Several older people had survived WWII and had memories of the Germans, and then the Red Army, passing through the area like waves collecting on the beach during a storm. Things didn’t get much better when I was there on trips to work on a report for the Center for Civilians in Conflict, or later on my own, hunting down individual stories. The boom in heavy artillery and the chatter of machine gun fire are things that I couldn’t get used to as a civilian, even though it was part of my life as a soldier in the US military.
Why do we allow war? When we have the capacity to stop it, shouldn’t we do whatever is necessary to say “war will not come to this land”, like Gandalf telling the Balrog “you will not pass”? The bet we made at the end of our war in Afghanistan was extraordinary; extraordinary because it was made on such flawed premises that no one knew the weakness of the government until its president was on a plane to Doha with bags full of money under each arm, and even more extraordinary because that the Taliban seem to have (against all odds) refrain from the massive bloodshed and orgy of revenge killings that were feared.

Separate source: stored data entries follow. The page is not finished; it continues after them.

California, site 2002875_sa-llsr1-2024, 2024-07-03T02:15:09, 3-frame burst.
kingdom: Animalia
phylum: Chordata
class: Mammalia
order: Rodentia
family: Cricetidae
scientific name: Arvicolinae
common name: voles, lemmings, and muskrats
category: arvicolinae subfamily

Perhaps much or most of the Taliban’s expected thirst for revenge has been redirected to the urgent and demanding work of governance, but in Ukraine the Russian opportunities for evil will be rife. It will take great violence to dislodge the Ukrainian army from its positions in the east of the country, positions that I have seen; it will require the kind of heavy bombing and bombardment that tear the landscape apart and make no distinction between retiree and soldier. It will take much more to dislodge veterans and volunteer-filled paramilitaries from Ukrainian cities. This is not a guess, this is how Russia and Ukraine have faced each other since 2014.
An invasion of Ukraine will result in untold death and suffering. Why? So can Russia “rebuild the USSR?” Or bring back his Empire? Is it worth a single skull – the skull of a child or an old woman – let alone a pyramid of them? In the United States, as Iraq approached, my friends and I vehemently protested America’s going to war for the wrong reasons. It was obvious to us, as recent college graduates, that the Bush administration had absolutely failed to advocate for a war against Iraq. The idea that all reasonable paths must be followed when it comes to avoiding war and bloodshed is just as obvious to me now.

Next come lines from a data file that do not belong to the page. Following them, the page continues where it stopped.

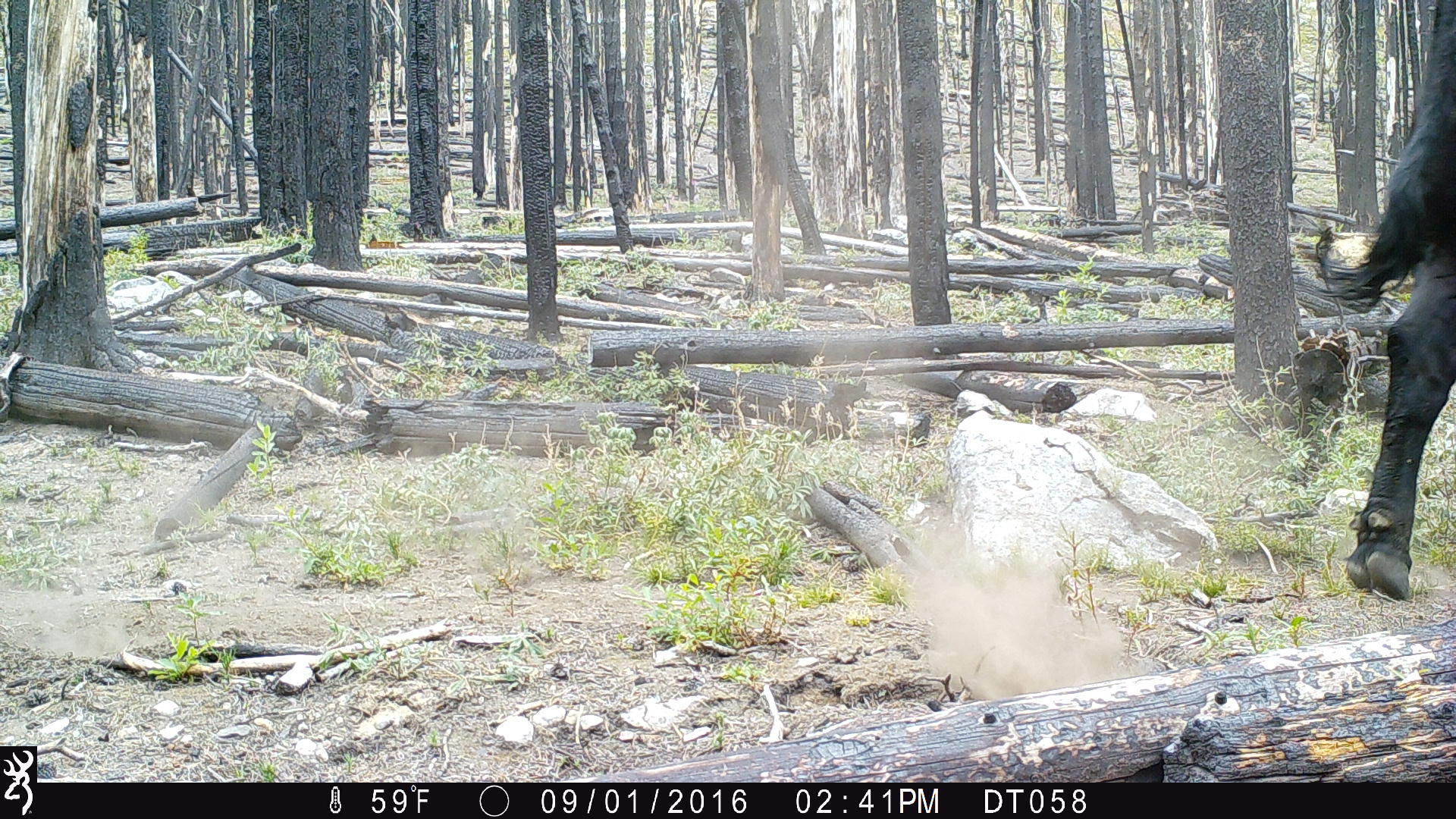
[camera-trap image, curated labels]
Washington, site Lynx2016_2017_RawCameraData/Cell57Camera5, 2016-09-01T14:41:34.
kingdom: Animalia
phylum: Chordata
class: Mammalia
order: Artiodactyla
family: Bovidae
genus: Bos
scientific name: Bos taurus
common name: domestic cattle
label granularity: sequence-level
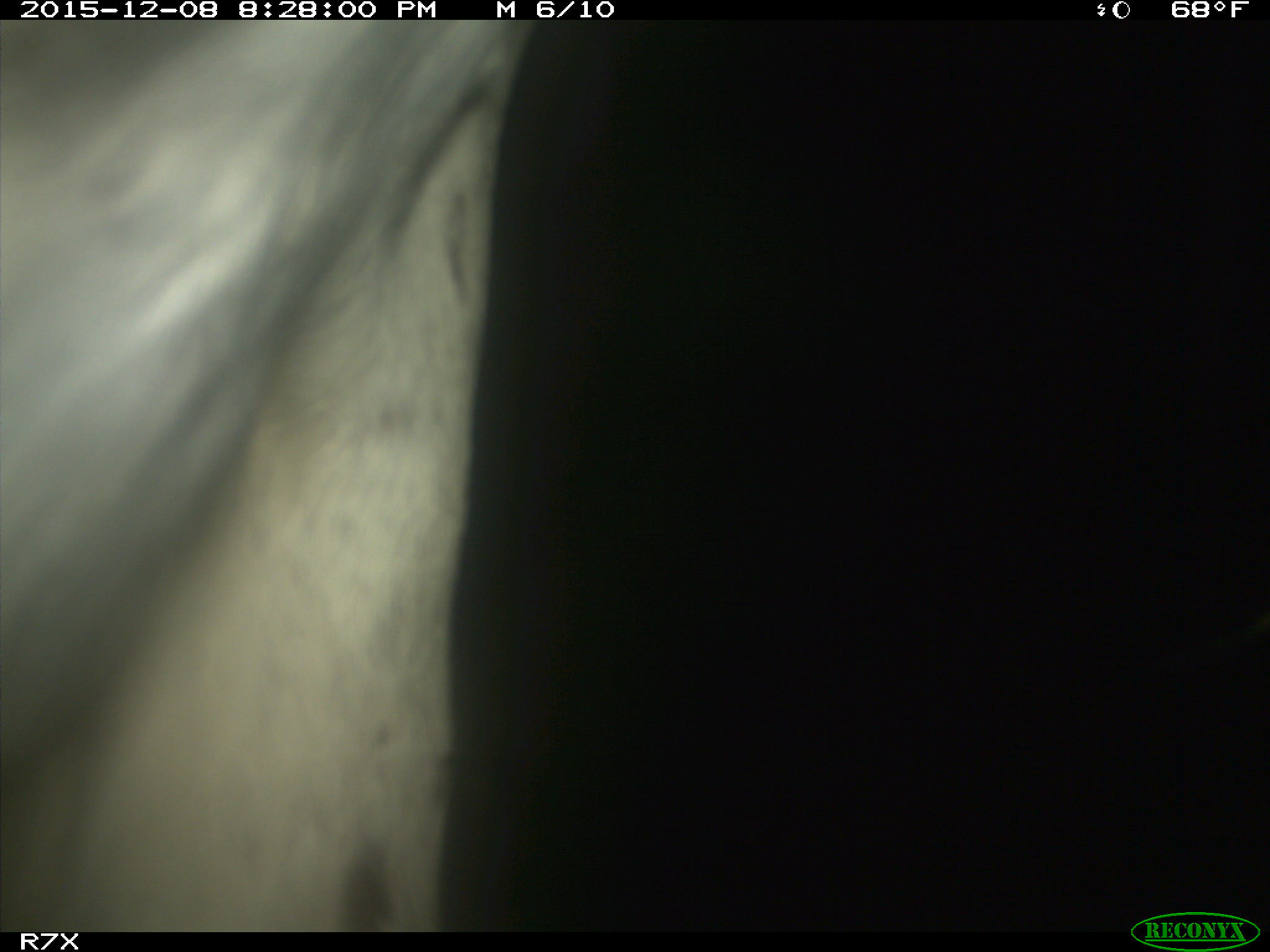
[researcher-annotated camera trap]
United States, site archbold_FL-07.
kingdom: Animalia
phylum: Chordata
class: Mammalia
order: Artiodactyla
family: Bovidae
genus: Bos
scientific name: Bos taurus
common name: domestic cow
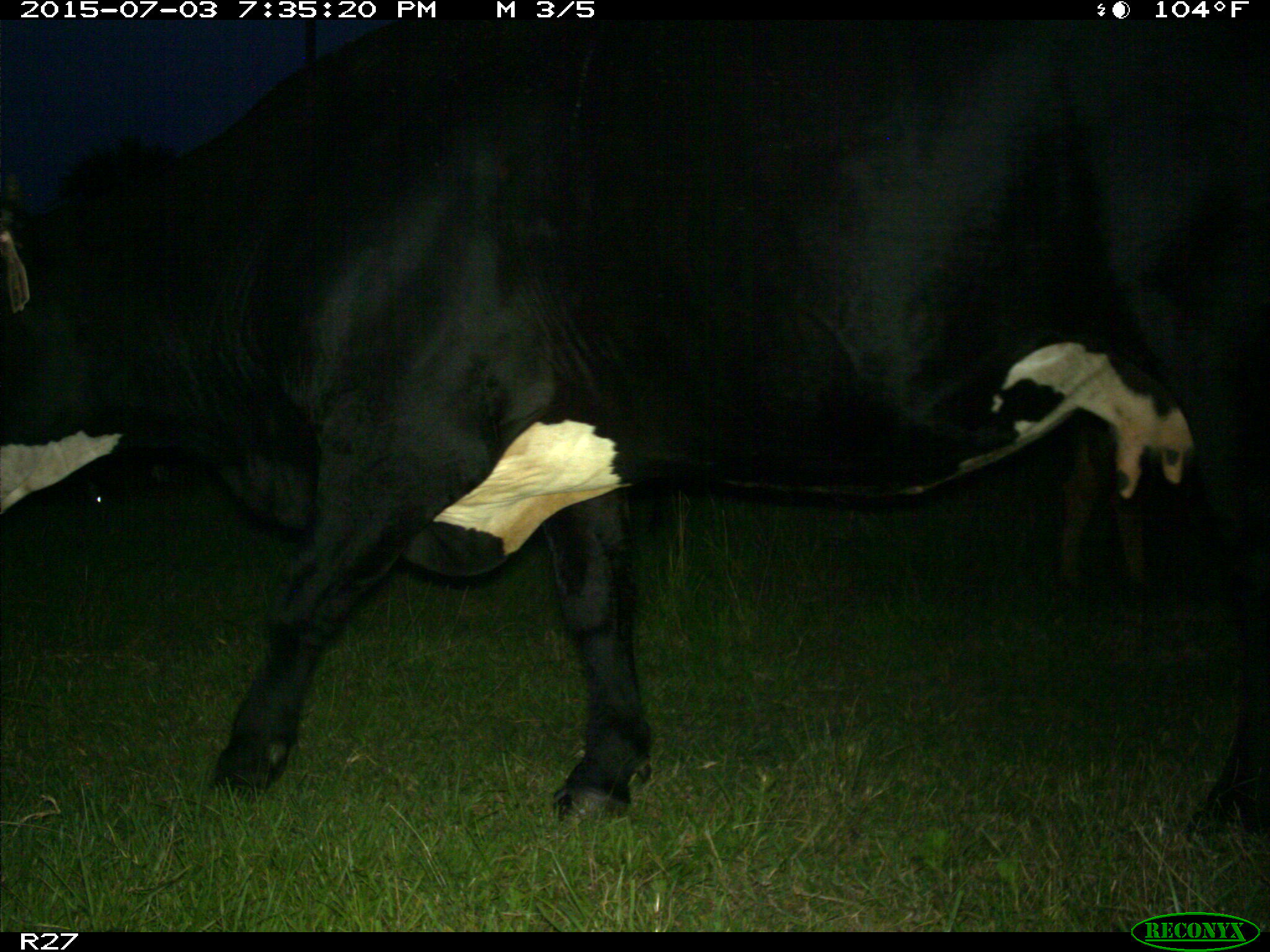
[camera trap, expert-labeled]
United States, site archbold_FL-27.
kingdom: Animalia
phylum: Chordata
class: Mammalia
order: Artiodactyla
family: Bovidae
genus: Bos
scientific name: Bos taurus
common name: domestic cow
Bos taurus (domestic cow).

Perhaps we have forgotten that there is no good reason to invade another country. It took the Americans nearly two decades to recover most of their military in Iraq and Afghanistan. At this precarious time when the world seems to be on the brink of a serious ground war in Europe, wise and visionary leadership can build on the lessons of the past year, decades, and prevent avoidable disaster.
Inaction – ours, that of the Afghan government – has doomed this country to destruction. There is still an opportunity to stop a similar calamity in Ukraine, and we must use our power to prevent it.